Orioles begin spring training again facing a field of low external expectations

When the first wave of returning Orioles officially reported to spring training Thursday, they found the Ed Smith Stadium complex much as they left it last April. Everything was familiar, including the low expectations that seem to follow them south each year.

There are some legitimate reasons for that, as well as some illegitimate ones. The Orioles will begin spring workouts Friday morning with their share of question marks — particularly regarding their starting rotation — and it's probably fair to say they aren't measurably better than they were at the end of their .500 season in 2015.


Not yet, at least.

What is not fair is the presumption in some quarters that they will finish well below .500 and last in the American League East, especially when so many preseason baseball analyses are based more on what happened during the first half of the offseason than the last.
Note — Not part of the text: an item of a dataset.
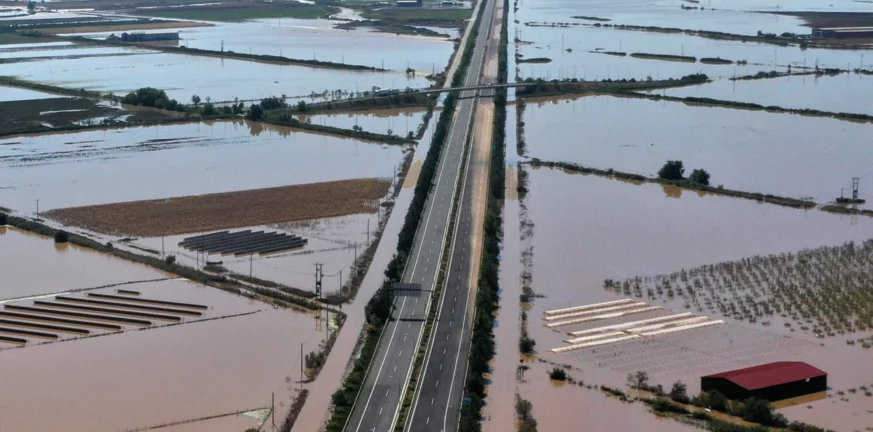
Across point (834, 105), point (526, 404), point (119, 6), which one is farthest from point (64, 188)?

The one thing that's certain is that the insulting predictions — the Baseball Prospectus PECOTA projections have the Orioles winning just 72 games — are right in manager Buck Showalter's wheelhouse. He might say that he wants Orioles fans to have high expectations, but he loves it when everybody else is underestimating his team.

"I think he tells all of them to say that stuff," veteran shortstop J.J. Hardy joked. "'None of you had better project us to be good this year!' I bet he talks to them and tells them not to. He knows all of them."

Showalter acknowledges he sees some humor in it, but concedes that the constant drumbeat of negative national publicity gets tiresome.

"So that means that we should just stop, maybe … quit working?" he said. "Coming down here on the plane, you go through the airport and everybody picks up something to read in the newsstand and you notice all the prediction magazines are out. It's that time of year. Of course, I don't buy them or read them. Our curiosity is always satisfied."

The Orioles certainly have no right to consider themselves a division favorite, but they do have one of the best managers in baseball (maybe ever), one of the best bullpens in the game and an offensive lineup that should turn the Camden Yards flag court and bleachers into hard-hat areas.

Sometimes, it seems as if the baseball intelligentsia simply looks on the past four years as some kind of trick of the light, as if the Orioles won more regular-season games than any other AL team over that period because of the unexplainable alchemy created by Showalter and baseball operations guru Dan Duquette.

Since that chemistry failed them — sort of — last season, it's probably easy enough to look at their shallow minor league talent pool and decide that the club's three-year renaissance ended in the 2014 American League Championship Series and last year's .500 record was the mark of a team trending in the other direction.

That's just not logical.

If anything, the opposite is a more reasonable assumption. The Orioles had three straight winning seasons and then sagged during a year when several starting pitchers regressed and the power-packed offensive lineup did not have enough on-base efficiency to cut the rotation any slack. The proof of that was in the team's poor record in low-scoring games.

To be fair, on-base percentage might be a problem again this year. It certainly will be one of Showalter's points of emphasis during camp. Duquette hopes that he addressed it to some degree with the signing of South Korean star Hyun Soo Kim, but there's really no way to accurately predict how well Kim will handle major league pitching.

The Orioles obviously will not be at a loss for power and run-production potential. They brought back Chris Davis, will likely have a healthy Matt Wieters and Jonathan Schoop all season and added big bopper Mark Trumbo to the mix. Manny Machado is coming off a terrific season and Adam Jones is in his prime. There is some question about the overall health of Hardy, but he has had time to rest and rebound from last year's nagging issues.

There is little question that the Orioles will have a dynamic offensive attack that should guarantee, at the very least, a very entertaining season. Their ability to compete for the AL East title remains uncertain because of a pitching situation that is difficult to analyze.


Is it likely that all four of the returning starters will take a big step forward this season after underperforming in 2015?


Is it probable that a couple of them will?


"The way I see it is, our pitchers maybe underperformed a little bit last year and that's not who they are," Hardy said. "I think they'll go out there and prove what they are capable of."

Though it's impossible to deny that a worst-case scenario is also in play, the Orioles appear to have enough talent to avoid a sharp downturn this year, even if their dramatically increased offseason spending didn't convince their critics.

"We finished .500 last year and we played bad, had some injuries," Hardy said. "It's not that we don't care [what pundits say]. We just know that their opinion doesn't matter. It's as simple as that."